Abstract:
Aim: The current study aims to develop and optimize microemulsions (ME) through Quality-by-Design (QbD) approach to improve the aqueous solubility and dissolution of poorly water-soluble drug disulfiram (DSF) for repurposing in melanoma and breast cancer therapy. Materials & methods: The ME was formulated using Cinnamon oil & Tween® 80, statistically optimized using a D-optimal mixture design-based QbD approach to develop the best ME with low vesicular size (Zavg) and polydispersity index (PDI). Results: The DSF-loaded optimized stable ME showed enhanced dissolution, in-vitro cytotoxicity and improved cellular uptake in B16F10 and MCF-7 cell lines compared with their unformulated free DSF. Conclusion: Our investigations suggested the potential of the statistically designed DSF-loaded optimized ME for repurposing melanoma and breast cancer therapy.
Identifying new medicinal uses of an existing marketed drug can save both money and time in the process of drug development. From many of the recently reported literature, disulfiram (a drug used for alcoholism) has shown its activity against various cancers, including breast and skin cancer. However, it possesses poor water solubility and absorption, leading to low medicinal activity. The current study aims to develop a novel microemulsion dosage form through a statistical design approach to enhance the solubility, dissolution and anticancer activity for repurposing in melanoma and breast cancer treatment. The novel microemulsion was prepared, statistically analyzed and optimized. The optimized microemulsion was found to be stable and showed improved medicinal activity against breast and skin cancer compared with the pure drug. Our research showed the potential of the developed microemulsion of the disulfiram for its new therapeutic use in skin cancer and breast cancer.

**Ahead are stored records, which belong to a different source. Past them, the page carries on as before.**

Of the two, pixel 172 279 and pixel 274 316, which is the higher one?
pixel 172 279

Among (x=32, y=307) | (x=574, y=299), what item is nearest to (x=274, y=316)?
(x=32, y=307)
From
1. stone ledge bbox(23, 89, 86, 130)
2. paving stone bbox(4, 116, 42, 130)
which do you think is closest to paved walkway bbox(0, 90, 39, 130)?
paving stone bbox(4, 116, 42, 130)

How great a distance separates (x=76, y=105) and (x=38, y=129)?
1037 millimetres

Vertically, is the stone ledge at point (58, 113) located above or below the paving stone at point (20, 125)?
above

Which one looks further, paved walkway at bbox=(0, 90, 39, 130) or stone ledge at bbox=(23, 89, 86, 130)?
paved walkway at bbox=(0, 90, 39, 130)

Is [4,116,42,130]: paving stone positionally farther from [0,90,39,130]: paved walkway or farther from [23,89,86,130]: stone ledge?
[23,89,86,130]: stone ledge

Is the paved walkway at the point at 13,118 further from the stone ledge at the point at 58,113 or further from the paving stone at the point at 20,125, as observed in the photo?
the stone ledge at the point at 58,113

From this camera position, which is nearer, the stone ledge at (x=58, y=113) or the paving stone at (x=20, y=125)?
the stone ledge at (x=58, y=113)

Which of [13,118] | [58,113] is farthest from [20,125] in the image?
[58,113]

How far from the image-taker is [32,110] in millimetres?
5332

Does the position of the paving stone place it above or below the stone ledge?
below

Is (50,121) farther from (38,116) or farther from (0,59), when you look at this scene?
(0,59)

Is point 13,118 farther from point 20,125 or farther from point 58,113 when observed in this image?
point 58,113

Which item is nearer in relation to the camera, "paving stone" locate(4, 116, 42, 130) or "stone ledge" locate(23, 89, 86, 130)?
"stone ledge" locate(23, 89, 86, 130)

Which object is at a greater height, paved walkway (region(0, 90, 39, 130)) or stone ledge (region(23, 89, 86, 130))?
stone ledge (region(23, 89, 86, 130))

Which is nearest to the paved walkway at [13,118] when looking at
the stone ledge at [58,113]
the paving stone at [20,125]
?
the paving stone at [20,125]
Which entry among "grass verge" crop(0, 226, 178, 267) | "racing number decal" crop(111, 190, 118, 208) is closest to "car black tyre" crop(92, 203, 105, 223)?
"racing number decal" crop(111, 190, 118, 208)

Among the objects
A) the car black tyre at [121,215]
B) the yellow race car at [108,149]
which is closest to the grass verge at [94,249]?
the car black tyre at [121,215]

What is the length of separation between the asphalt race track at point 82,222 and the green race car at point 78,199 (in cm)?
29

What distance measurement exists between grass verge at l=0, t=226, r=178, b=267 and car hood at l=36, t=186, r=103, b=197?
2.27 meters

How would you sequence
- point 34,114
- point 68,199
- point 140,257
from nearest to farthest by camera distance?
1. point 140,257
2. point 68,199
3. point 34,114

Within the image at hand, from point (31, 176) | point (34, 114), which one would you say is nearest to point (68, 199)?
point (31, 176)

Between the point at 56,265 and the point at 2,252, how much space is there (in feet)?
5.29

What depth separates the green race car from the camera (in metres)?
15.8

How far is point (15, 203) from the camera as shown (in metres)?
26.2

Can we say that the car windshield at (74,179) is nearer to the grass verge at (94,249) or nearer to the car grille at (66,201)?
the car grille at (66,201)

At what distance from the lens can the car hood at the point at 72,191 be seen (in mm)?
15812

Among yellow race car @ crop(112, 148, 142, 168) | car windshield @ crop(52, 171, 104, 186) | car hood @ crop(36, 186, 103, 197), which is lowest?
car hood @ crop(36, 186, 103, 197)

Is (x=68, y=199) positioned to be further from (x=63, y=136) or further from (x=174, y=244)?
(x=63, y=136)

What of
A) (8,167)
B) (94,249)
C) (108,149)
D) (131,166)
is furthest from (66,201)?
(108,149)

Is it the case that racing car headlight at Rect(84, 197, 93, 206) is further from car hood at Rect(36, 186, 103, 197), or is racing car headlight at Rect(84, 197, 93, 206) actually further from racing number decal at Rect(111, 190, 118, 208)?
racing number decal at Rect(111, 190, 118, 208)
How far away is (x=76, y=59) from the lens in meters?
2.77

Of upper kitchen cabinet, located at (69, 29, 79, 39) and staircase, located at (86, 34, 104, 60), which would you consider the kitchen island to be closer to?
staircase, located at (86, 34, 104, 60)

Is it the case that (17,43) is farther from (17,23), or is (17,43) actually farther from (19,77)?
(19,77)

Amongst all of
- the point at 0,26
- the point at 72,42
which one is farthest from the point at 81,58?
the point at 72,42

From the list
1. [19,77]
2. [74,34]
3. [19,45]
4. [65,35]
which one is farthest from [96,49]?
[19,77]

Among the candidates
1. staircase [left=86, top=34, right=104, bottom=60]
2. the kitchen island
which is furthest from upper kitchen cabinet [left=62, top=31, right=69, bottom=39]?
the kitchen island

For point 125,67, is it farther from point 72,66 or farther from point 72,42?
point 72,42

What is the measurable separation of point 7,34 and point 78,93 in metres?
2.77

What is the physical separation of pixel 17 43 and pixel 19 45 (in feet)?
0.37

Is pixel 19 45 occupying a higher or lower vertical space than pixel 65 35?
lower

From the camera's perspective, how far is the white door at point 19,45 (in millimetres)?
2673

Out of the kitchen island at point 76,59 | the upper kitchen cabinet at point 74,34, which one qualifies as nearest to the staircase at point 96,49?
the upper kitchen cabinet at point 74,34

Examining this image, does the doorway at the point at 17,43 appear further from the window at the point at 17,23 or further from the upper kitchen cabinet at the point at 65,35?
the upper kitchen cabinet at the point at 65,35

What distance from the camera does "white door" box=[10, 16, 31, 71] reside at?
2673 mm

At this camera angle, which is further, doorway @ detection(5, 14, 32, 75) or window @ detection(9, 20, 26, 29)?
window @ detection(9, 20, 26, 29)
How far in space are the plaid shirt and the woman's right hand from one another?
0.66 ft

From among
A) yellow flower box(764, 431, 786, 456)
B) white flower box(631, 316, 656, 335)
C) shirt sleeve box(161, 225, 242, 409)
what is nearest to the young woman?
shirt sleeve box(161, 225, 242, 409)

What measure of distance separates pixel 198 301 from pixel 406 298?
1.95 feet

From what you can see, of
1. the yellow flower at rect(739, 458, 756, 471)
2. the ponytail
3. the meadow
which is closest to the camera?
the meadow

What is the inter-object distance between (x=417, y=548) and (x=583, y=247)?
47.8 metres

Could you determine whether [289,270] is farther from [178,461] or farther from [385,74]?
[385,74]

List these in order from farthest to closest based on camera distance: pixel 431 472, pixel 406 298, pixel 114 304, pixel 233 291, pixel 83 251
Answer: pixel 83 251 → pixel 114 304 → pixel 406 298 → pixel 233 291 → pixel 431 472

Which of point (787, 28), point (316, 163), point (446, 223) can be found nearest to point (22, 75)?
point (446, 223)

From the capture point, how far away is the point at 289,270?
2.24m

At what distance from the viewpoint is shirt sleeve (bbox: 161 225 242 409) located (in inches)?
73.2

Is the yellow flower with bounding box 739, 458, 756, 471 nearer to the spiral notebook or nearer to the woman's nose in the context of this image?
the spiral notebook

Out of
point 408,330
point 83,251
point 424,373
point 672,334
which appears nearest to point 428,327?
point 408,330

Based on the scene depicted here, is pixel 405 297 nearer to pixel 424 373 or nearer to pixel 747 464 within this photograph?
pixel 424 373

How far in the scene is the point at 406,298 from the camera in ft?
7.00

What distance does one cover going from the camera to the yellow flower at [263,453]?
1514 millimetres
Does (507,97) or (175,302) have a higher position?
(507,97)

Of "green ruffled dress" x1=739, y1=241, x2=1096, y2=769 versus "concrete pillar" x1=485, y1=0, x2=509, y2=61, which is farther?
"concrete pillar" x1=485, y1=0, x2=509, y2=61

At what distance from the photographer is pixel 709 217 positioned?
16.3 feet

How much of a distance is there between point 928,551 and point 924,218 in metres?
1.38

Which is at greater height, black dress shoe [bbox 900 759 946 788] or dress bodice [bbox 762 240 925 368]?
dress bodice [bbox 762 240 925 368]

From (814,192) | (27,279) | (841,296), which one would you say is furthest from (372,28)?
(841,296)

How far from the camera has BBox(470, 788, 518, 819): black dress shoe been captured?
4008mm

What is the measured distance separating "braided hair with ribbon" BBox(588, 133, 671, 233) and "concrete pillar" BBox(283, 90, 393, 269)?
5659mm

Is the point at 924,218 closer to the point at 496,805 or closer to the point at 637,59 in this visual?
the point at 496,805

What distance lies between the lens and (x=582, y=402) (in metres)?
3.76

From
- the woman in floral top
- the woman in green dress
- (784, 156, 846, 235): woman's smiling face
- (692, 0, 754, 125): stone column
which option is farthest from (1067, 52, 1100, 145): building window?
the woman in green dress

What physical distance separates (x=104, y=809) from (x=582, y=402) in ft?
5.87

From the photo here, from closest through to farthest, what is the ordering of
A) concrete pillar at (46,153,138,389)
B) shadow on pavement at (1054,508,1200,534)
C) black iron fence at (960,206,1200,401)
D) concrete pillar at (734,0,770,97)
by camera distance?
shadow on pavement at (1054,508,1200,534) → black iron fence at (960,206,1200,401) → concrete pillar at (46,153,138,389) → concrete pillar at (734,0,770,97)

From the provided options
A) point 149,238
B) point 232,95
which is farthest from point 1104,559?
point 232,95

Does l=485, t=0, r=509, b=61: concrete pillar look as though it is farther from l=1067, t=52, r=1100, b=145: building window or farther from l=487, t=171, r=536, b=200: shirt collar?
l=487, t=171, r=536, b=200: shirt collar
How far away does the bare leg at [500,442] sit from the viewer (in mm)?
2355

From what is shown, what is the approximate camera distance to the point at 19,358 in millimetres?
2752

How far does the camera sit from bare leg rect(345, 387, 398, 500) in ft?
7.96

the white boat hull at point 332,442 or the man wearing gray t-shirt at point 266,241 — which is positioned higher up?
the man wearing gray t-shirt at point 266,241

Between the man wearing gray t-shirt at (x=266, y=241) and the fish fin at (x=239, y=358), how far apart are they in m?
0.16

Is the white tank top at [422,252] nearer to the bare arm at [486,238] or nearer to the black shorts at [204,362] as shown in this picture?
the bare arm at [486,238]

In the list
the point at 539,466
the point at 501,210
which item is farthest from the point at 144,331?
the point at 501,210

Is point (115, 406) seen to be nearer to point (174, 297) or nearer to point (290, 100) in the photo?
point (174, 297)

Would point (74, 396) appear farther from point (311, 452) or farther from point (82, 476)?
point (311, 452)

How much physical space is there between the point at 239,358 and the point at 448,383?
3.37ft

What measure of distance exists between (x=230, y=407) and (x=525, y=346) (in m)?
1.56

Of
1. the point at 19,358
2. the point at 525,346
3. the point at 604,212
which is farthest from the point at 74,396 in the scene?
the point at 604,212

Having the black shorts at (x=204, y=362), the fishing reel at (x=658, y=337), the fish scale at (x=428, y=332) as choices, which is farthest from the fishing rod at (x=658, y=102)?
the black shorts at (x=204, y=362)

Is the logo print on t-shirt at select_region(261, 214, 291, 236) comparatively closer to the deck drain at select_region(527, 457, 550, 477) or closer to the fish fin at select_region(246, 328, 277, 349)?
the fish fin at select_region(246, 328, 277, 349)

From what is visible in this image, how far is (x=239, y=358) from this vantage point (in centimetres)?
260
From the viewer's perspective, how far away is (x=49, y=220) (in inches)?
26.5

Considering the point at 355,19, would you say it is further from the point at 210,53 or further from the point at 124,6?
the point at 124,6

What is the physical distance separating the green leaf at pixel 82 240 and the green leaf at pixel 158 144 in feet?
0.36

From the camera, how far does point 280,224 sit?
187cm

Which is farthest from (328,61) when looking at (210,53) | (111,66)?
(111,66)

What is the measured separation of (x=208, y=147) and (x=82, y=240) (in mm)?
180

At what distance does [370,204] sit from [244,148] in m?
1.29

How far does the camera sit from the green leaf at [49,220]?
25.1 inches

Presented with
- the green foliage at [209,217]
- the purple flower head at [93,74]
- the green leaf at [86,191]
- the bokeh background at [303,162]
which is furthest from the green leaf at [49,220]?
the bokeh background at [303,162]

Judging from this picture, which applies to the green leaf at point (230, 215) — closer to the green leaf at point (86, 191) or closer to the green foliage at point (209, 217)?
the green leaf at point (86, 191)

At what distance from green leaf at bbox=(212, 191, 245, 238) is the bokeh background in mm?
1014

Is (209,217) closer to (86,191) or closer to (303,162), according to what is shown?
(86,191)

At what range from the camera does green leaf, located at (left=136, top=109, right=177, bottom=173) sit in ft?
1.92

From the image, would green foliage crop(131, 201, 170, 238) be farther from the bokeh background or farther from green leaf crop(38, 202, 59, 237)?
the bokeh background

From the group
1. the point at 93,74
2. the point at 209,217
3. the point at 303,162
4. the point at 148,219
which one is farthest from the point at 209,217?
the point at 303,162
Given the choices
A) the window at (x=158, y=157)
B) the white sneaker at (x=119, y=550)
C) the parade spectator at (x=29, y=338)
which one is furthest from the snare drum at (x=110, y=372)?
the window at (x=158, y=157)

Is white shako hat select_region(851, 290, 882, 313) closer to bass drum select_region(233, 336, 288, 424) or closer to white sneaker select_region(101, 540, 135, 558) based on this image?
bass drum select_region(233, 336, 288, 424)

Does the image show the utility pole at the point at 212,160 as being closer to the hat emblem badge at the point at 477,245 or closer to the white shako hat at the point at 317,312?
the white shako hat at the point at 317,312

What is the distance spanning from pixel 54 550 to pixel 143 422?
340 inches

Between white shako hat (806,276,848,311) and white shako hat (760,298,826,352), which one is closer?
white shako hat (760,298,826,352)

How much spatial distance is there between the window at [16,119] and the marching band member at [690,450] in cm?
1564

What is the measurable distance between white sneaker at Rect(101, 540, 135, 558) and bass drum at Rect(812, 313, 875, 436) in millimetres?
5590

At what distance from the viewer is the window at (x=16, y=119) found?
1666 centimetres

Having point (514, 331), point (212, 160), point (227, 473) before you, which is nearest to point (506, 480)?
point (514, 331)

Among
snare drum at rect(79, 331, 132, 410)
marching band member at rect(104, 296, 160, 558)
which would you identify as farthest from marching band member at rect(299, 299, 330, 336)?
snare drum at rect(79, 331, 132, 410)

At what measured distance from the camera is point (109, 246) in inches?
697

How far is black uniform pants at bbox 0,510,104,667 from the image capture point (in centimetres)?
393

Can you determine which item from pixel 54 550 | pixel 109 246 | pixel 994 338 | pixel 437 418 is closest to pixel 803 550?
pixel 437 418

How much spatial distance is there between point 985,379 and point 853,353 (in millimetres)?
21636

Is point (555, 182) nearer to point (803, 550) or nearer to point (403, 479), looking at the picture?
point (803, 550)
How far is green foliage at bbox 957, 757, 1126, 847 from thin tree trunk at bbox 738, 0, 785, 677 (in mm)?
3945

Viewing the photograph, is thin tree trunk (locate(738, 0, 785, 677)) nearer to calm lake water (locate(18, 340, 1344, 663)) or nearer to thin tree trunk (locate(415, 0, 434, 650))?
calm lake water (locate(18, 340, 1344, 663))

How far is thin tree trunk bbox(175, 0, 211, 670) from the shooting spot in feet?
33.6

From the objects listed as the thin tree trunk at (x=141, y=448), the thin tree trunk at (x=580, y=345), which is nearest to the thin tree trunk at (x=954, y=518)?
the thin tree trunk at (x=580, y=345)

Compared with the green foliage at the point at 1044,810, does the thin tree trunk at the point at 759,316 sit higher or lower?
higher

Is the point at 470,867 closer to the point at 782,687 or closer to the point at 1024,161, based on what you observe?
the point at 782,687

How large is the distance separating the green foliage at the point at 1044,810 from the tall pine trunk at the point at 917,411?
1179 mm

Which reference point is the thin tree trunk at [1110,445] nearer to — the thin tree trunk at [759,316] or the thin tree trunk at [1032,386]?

Identifying new medicinal uses of an existing marketed drug can save both money and time in the process of drug development. From many of the recently reported literature, disulfiram (a drug used for alcoholism) has shown its activity against various cancers, including breast and skin cancer. However, it possesses poor water solubility and absorption, leading to low medicinal activity. The current study aims to develop a novel microemulsion dosage form through a statistical design approach to enhance the solubility, dissolution and anticancer activity for repurposing in melanoma and breast cancer treatment. The novel microemulsion was prepared, statistically analyzed and optimized. The optimized microemulsion was found to be stable and showed improved medicinal activity against breast and skin cancer compared with the pure drug. Our research showed the potential of the developed microemulsion of the disulfiram for its new therapeutic use in skin cancer and breast cancer.
摘要:
目的:本研究旨在通过设计质量(QbD)方法开发和优化微乳剂(ME),以改善水溶性差的药物双硫仑(DSF)的水溶性和溶出度,用于黑色素瘤和乳腺癌治疗。材料和方法:使用肉桂油和Tween®80配制ME,使用基于D-最佳混合物设计的QbD方法进行统计学优化,以开发具有低囊泡尺寸(Zavg)和多分散指数(PDI)的最佳ME。结果:DSF负载优化的稳定ME显示出溶出增强,与未配制的游离DSF相比,B16F10和MCF-7细胞系的体外细胞毒性和细胞摄取改善。结论:我们的研究表明,经统计学设计的DSF加载优化的ME用于重新利用黑色素瘤和乳腺癌治疗的潜力。
确定现有上市药物的新药物用途可以在药物开发过程中节省金钱和时间。从最近报道的许多文献中,双硫仑(一种用于酒精中毒的药物)已显示出其对各种癌症的活性,包括乳腺癌和皮肤癌.然而,它具有较差的水溶性和吸收性,导致低药用活性。当前的研究旨在通过统计设计方法开发一种新型的微乳剂剂型,以提高溶解度,用于黑色素瘤和乳腺癌治疗的溶解和抗癌活性。制备了新型微乳液,统计分析和优化。与纯药物相比,优化的微乳剂稳定,并显示出对乳腺癌和皮肤癌的药物活性。我们的研究表明,开发的双硫仑微乳剂在皮肤癌和乳腺癌中的新治疗用途具有潜力。
确定现有上市药物的新药物用途可以在药物开发过程中节省金钱和时间。从最近报道的许多文献中,双硫仑(一种用于酒精中毒的药物)已显示出其对各种癌症的活性,包括乳腺癌和皮肤癌.然而,它具有较差的水溶性和吸收性,导致低药用活性。当前的研究旨在通过统计设计方法开发一种新型的微乳剂剂型,以提高溶解度,用于黑色素瘤和乳腺癌治疗的溶解和抗癌活性。制备了新型微乳液,统计分析和优化。与纯药物相比,优化的微乳剂稳定,并显示出对乳腺癌和皮肤癌的药物活性。我们的研究表明,开发的双硫仑微乳剂在皮肤癌和乳腺癌中的新治疗用途具有潜力。